→ **Exercise requirements**:
**a.** Return the stretch from "The eight magazines" through "we will, too." in the essay on defunct Memphis magazines, copied word for word.
**b.** Write the next part of the essay on defunct Memphis magazines, picking up after its final sentence.

People who care about magazines know that the odds are stacked against them. To love magazines is to be always aware of the bottom of the recycling bin — to accept that your grand contribution to arts and letters will someday end up as pulp or packing material, or the basis of some kid’s collage art, and to know that that is just the natural order.
Here at Memphis magazine, after 40 years in the trenches, we feel lucky for our time on newsstands and in mailboxes around the city. But we never forget that our longevity is an anomaly in an industry whose products may be designed to last forever, but rarely do.
There’s nothing like browsing through an archive of lost periodicals to give a magazine junkie a weird kind of high. Magazine back issues are unique sources of local history because they earmark the kind of cultural ephemera deemed too low-brow for books and too extraneous for print dailies. Where else can you find snarky reviews of mid-nineties TV shows written by college students than a publication like Whut! Magazine? Or delve into a full-color examination of the great Mid-Southern homes of the 1960s, if it wasn’t for the Delta Review?
We examined a random cross-section of the good and the bad of dissolved periodicals as an exercise both in memory and in caution. We know it is bad form to speak ill of the dead, especially if the deceased in question are failed print magazines and you happen to be a magazine writer in a period of time frequently decried as the end of print journalism. But we did it because — however we might make fun of them — we love old magazines.
The eight magazines posthumously reviewed here are only a small sample of the monthlies and quarterlies that have, at one time or another, populated Memphis newsstands: among them, magazines for teens, for women, for the rich, for the literary, for people in bars, for musicians, for indie musicians, for black students, for Midtowners, for people who love weekends, for artists, for writers, for homeowners and home-owning hopefuls … the list goes on. We only hope we will, too.

→ **Data block**:
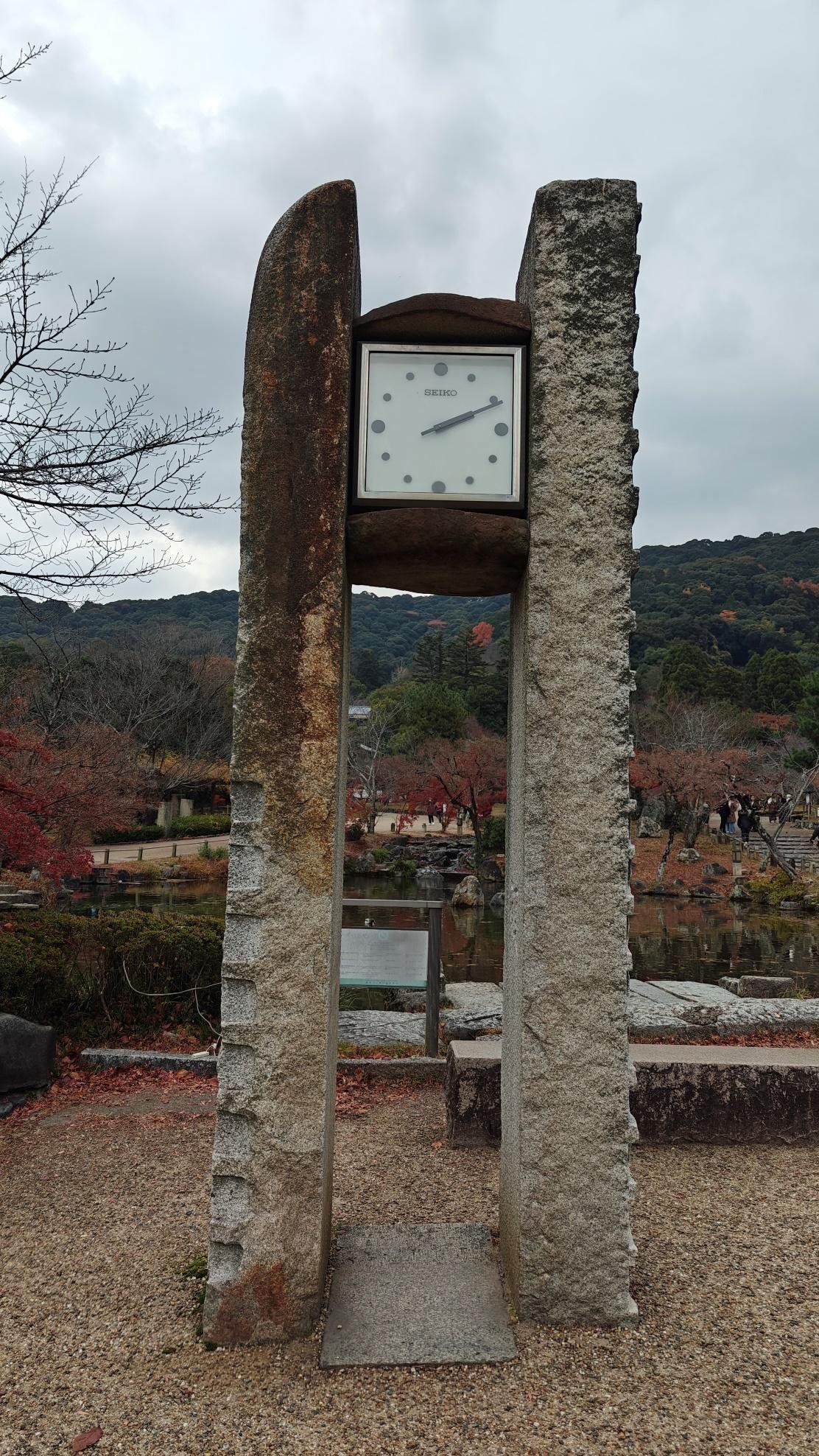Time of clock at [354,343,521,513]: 2:11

→ **Answers below**:
**a.**
The eight magazines posthumously reviewed here are only a small sample of the monthlies and quarterlies that have, at one time or another, populated Memphis newsstands: among them, magazines for teens, for women, for the rich, for the literary, for people in bars, for musicians, for indie musicians, for black students, for Midtowners, for people who love weekends, for artists, for writers, for homeowners and home-owning hopefuls … the list goes on. We only hope we will, too.

**b.**
Skirt! Magazine
October 2008
Skirt! was a Memphis and DeSoto County monthly that published exclusively essays by women writers, both locally and nationally sourced. It intended to be “all about women ... their work, play, families, creativity, style, health and wealth, bodies and souls,” but at face value the tabloid is all curly fonts and clipart margarita glasses. Somewhere between the bath-candle-endorsed, boutique grrrlpower of the early aughts and the corporate feminism of Sheryl Sandberg’s Lean In, the art direction of Skirt! finds itself: colorfully inscribed and bubbly, (to borrow from text on the issue’s cover) “a stargazer lily with sky-high dreams.”
We live in a golden age for the exclamation point. American English, already shot through with saleable booster-isms like “really,” “very,” “great,” “wow,” and “super,” is primed for our heavy-handed use of the exclamation point. Even utilitarian nouns like “skirt” (formerly a clothing item without leg-dividing fabric parts) can become “Skirt!” (which I think translates roughly to “Holy Skirt, Batman! It’s Ladies!”) and go on to title a Mid-Southern periodical.
Editorially, we get slightly more grit. The issue kicks off with an essay by a waitress/editor about a helpful friendship she developed with a coworker. It then segues into a piece called “Citizen Mom” about a new mother who took a war zone reporting gig, written by a Peabody Award-winning journalist named Kim Lute. There is also a section called “Women to Watch” that highlights successful professionals, an essay on the community of folk concerts, a shopping guide, a book guide, a travel guide, and an inspirational comic. Closing the magazine is a featurette called “Skirt!alerts” that flags human-rights stories from around the world. If the personal essays in Skirt! can be a little windswept, well, most reporting is on the dour side. Perhaps it’s ipso-facto.
Grade: C+ for too many fonts
Eye Magazine
October 1996
In October 1996, the arts and culture journal EYE Magazine ran as its cover story a fashion spread dubbed “Vampire Fashion,” and for this we have to give it its due. The vampiric stylings are presented snapshot-style in an eight-page spread, accompanied by little epistolary descriptions such as, “October 3 — My name is Cloe. I am over 200 years old. I was brought over in Paris, now Ripley and I hunt here.” The models, who, to their credit, manage to look mostly serious and dead, are decked out in darker selections from the high-end boutique James Davis. One photo credit reads: “Castle courtesy of Prince Mongo.” The takeaway here: In the mid-nineties, it was sexy to be a vampire, even achievable, so long as you had a loaner castle from Prince Mongo.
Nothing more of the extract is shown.